Sebuah perusahaan perbankan berada dalam industri yang penuh regulasi dan melibatkan teknologi informasi yang rumit dalam proses bisnisnya. Teknologi informasi menjadi fundamental dari aktivitas usaha perbankan, meningkatkan pengalaman nasabah dan efisiensi operasional. Transformasi teknologi informasi dan teknologi digital membawa tantangan dalam menjaga keamanan, mematuhi regulasi dan mengelola risiko. Pemeriksaan IT dalam sektor perbankan menjadi krusial dan diatur dalam regulasi Lembaga Penjamin Simpanan (LPS).

(Data pertanyaan penalaran spasial)
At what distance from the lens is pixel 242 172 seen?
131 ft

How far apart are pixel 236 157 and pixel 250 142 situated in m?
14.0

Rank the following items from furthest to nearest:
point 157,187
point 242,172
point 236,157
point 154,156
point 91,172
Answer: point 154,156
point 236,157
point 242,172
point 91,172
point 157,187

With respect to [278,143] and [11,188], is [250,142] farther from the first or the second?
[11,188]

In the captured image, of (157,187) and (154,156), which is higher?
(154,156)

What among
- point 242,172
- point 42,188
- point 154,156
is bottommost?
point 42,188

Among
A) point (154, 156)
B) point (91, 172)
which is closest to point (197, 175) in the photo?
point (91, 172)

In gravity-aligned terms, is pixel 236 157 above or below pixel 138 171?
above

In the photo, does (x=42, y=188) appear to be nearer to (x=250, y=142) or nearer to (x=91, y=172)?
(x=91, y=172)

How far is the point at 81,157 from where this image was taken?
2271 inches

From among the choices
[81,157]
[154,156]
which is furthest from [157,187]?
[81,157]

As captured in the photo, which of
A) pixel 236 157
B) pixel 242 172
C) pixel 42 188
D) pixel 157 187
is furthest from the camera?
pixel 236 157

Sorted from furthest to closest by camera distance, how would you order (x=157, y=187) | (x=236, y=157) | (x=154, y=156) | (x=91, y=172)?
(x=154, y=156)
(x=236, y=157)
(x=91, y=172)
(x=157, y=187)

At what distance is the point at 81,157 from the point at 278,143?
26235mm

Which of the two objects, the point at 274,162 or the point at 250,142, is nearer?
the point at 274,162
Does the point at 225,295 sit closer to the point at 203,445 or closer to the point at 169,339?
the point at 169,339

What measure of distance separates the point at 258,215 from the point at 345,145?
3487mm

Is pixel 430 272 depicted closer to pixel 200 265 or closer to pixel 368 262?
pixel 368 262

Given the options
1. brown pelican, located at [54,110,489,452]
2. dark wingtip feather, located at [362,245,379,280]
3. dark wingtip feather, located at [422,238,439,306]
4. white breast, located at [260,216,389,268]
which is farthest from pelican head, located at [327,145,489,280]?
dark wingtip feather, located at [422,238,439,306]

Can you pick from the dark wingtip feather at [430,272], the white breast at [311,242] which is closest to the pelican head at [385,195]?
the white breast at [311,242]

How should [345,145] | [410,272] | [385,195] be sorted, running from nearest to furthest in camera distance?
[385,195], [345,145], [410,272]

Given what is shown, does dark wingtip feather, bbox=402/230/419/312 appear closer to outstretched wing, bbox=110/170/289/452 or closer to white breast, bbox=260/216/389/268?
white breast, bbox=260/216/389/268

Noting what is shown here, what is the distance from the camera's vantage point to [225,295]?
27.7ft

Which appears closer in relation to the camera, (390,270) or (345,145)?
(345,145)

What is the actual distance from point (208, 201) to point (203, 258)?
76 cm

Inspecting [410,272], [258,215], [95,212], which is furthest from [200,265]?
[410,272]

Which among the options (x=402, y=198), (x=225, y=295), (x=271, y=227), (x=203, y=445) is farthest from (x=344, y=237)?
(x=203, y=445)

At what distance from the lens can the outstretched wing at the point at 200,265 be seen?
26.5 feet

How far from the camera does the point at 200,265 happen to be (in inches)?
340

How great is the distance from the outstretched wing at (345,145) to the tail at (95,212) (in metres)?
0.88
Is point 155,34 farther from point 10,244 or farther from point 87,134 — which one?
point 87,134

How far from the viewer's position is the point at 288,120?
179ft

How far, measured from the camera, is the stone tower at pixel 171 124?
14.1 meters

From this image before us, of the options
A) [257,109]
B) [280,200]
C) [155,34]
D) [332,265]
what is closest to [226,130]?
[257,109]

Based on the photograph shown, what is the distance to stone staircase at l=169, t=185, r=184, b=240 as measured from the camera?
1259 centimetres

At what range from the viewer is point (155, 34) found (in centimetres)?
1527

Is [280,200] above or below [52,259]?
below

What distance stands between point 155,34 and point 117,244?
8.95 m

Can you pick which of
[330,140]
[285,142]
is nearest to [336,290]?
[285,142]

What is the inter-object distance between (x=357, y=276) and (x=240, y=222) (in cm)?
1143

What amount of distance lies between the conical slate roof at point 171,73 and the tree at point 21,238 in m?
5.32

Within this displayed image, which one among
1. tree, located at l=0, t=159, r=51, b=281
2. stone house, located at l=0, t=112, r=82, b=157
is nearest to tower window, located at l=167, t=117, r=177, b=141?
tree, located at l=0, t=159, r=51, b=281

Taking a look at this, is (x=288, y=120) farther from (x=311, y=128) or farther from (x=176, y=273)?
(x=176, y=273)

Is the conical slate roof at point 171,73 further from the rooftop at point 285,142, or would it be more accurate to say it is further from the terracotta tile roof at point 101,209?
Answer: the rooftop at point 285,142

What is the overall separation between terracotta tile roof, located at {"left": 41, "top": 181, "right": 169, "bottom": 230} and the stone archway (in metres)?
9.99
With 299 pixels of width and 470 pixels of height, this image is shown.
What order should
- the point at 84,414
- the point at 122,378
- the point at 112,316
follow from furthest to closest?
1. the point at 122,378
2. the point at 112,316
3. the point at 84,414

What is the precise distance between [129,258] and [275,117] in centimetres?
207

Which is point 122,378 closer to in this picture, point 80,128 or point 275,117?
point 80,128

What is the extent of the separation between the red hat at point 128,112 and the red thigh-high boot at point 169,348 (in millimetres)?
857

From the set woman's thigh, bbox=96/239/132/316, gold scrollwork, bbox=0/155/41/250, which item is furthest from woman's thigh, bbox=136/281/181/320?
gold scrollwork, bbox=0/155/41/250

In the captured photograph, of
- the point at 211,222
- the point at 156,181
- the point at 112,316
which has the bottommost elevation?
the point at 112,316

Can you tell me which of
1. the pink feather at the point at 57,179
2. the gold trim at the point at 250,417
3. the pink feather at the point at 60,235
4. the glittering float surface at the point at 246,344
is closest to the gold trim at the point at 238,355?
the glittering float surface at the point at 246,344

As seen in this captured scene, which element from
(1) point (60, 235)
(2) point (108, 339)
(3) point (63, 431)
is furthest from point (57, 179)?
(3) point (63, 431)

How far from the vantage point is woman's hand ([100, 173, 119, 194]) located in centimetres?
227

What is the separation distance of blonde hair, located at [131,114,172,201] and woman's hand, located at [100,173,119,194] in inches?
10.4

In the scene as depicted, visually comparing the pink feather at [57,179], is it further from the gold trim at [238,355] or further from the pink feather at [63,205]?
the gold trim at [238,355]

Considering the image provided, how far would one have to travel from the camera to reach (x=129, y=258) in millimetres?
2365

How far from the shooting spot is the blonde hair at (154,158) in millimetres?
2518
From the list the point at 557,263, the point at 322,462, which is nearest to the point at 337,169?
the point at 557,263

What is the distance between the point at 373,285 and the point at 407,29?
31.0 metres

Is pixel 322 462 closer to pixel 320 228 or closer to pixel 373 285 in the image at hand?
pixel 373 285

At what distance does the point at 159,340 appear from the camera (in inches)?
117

## Soal Tugas 1:
Tulis ulang bagian teks tentang teknologi informasi perbankan, yaitu rentang dari "Sebuah perusahaan perbankan" sampai "Penjamin Simpanan (LPS).", dengan mengganti "nasabah" menjadi "pelanggan".
## Soal Tugas 2:
Berdasarkan teks tentang teknologi informasi perbankan, regulasi lembaga manakah yang mengatur pemeriksaan IT dalam sektor perbankan?
## Soal Tugas 3:
Sebutkan seluruh tantangan yang dibawa oleh transformasi teknologi informasi dan teknologi digital menurut teks tentang teknologi informasi perbankan.

## Jawaban Lengkap 1:
Sebuah perusahaan perbankan berada dalam industri yang penuh regulasi dan melibatkan teknologi informasi yang rumit dalam proses bisnisnya. Teknologi informasi menjadi fundamental dari aktivitas usaha perbankan, meningkatkan pengalaman pelanggan dan efisiensi operasional. Transformasi teknologi informasi dan teknologi digital membawa tantangan dalam menjaga keamanan, mematuhi regulasi dan mengelola risiko. Pemeriksaan IT dalam sektor perbankan menjadi krusial dan diatur dalam regulasi Lembaga Penjamin Simpanan (LPS).

## Jawaban Lengkap 2:
Regulasi Lembaga Penjamin Simpanan (LPS).

## Jawaban Lengkap 3:
- Menjaga keamanan
- Mematuhi regulasi
- Mengelola risiko